■ **DATA**
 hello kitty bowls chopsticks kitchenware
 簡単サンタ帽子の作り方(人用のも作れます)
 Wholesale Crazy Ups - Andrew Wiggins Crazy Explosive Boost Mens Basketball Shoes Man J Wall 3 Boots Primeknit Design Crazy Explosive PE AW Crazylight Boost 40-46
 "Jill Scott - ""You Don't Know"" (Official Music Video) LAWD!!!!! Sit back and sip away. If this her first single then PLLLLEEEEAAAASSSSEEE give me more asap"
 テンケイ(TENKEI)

==

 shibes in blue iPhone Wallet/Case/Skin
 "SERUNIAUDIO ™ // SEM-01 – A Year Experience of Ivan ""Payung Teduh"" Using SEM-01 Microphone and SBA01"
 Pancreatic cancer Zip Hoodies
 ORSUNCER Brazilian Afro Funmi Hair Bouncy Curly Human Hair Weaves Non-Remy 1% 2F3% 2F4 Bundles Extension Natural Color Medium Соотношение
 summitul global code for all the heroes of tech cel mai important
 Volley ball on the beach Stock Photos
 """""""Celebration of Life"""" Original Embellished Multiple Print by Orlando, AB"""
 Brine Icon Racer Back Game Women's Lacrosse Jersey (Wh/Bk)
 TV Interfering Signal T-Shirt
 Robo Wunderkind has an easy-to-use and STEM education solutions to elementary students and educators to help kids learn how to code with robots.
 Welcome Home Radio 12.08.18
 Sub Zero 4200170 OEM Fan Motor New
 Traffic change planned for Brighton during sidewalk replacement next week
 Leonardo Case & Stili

■ **TASK INSTRUCTIONS**
State how many lines in the entries above hold the word "code", with no further text.

■ **SOLUTION BELOW**
2